There is a humorous anecdote told, and again of dubious historical importance I am sure, but it might have happened. A couple who booked a hotel room for the night of their wedding. It was a beautiful suite in a hotel, a bridal suite.  After an exhausting day: the service, dinner, dancing and singing, they finally went to their room for the night.  They were sadly disappointed by what they saw.  The room was small, the curtains were closed, there were two chairs, a little television, a fridge and a couch.  And that was the bridal suite!  They didn’t know what to do, they were so exhausted. They realized that the couch was a pull-out bed, so they pulled it out and the two of them went to bed.  In the morning, there was a knock on the door.  There was a waiter there with a beautiful breakfast to celebrate their marriage.  As he came through the door, the groom rather angrily said, “Do you realize how poor this room is?  You sold it as the bridal suite, the wedding suite, and all we have had is a lumpy couch, a couple of chairs and a refrigerator.  What kind of a place is this?”  The man didn’t say anything.  He just went to one of the doors that they thought was a closet.  He opened it, and behind it was a massive bed, champagne, flowers, mints on the pillows, fruit in a basket, and celebratory congratulatory notes!  They missed the whole grand event.  
 
When it comes to eternal life, we so often miss the grand event.  Even with regards to Christ, we talk about him as a good man with kind words and nice teachings.  We talk about his love and his grace and his forgiveness.  We talk about the Cross and his death.  But we don’t open the door of faith, and we don’t look into the empty tomb.  We do not realize the power of the day that changed everything.  This is the day we should do that, because it makes sense of the power of life itself.  It doesn’t whether we have been powerful or powerless.  It doesn’t matter whether we have been successful or anonymous.  It doesn’t matter if we have had physical ailments for which we have struggled every day, or have been healthy and blessed with a wonderful physique.  It doesn’t matter whether we have lived in tyranny all or days, or in the beauty of freedom and democracy.  It doesn’t matter whether we are black, or white, or what continent we are on.
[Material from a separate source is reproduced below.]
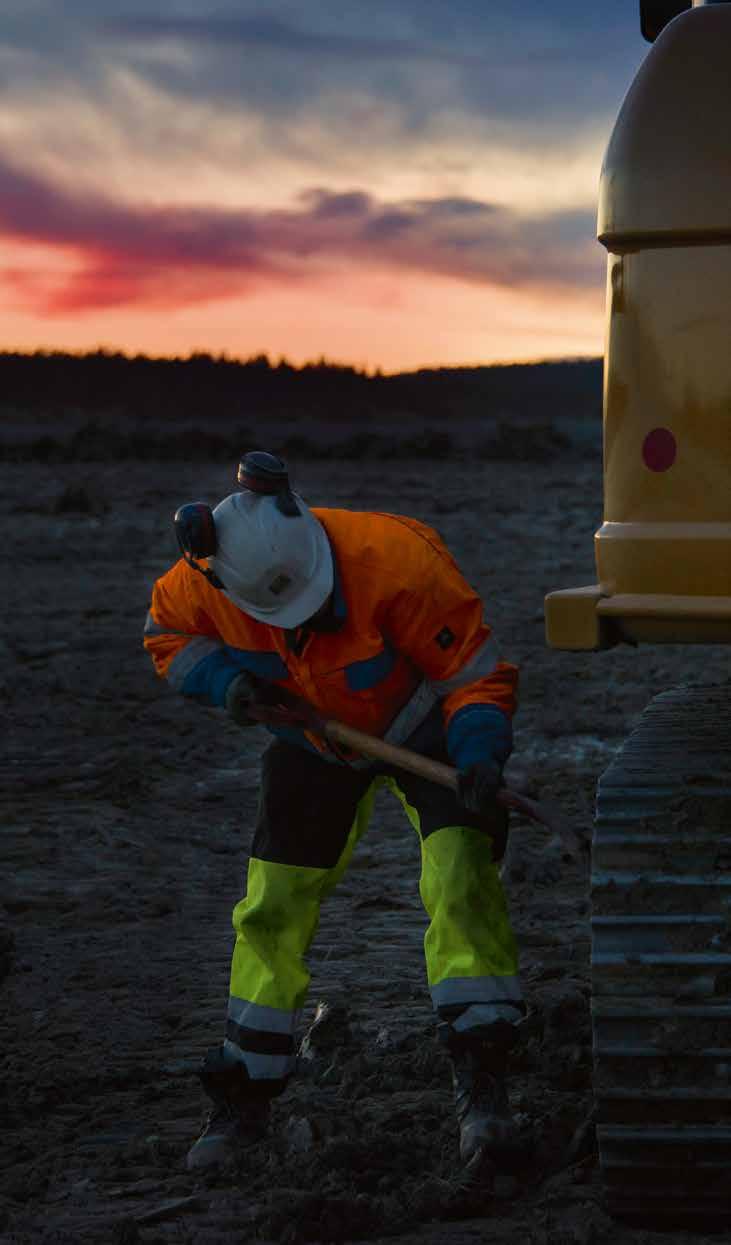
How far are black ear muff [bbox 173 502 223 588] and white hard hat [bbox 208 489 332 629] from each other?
3 centimetres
It doesn’t matter whether we have physical challenges that disable us or have powers that enable us.  It doesn’t matter, because there is justice, and life, and an eternity with God. And that eternity has been opened unto us regardless of the life that we might have endured.  Through Christ, we live!
 
The great Victor Hugo (and my goodness you can’t help but love his plays and his prose and his poetry), I do not always agree with his views on religion, but he knew how important it was to have the open door to eternity.  He wrote:
 
I feel within me that future life.  I am like a forest that has been razed. The new shoots are stronger and brighter.  I most certainly will rise towards the heavens.  The nearer my approach to the end, the plainer is the sound of immortal symphonies of worlds which invite me.  For half a century, I have been translating my thoughts into prose and verse, history, philosophy, drama, romance, tradition, satire, ode and song. All of these things I have tried, but I feel I haven’t given utterance to the thousandth part of what lies with me.  When I go to the grave, I can say as others have said, ‘My day’s work is done’, but I cannot say ‘My life is done’.  My work will recommence the next morning.  The tomb is not a blind alley; it is a thoroughfare.  It closes upon the twilight, but it opens upon the dawn.
 
To Victor Hugo I would say, “You can believe this because of one empty tomb, and the morning that changed everything.” Amen.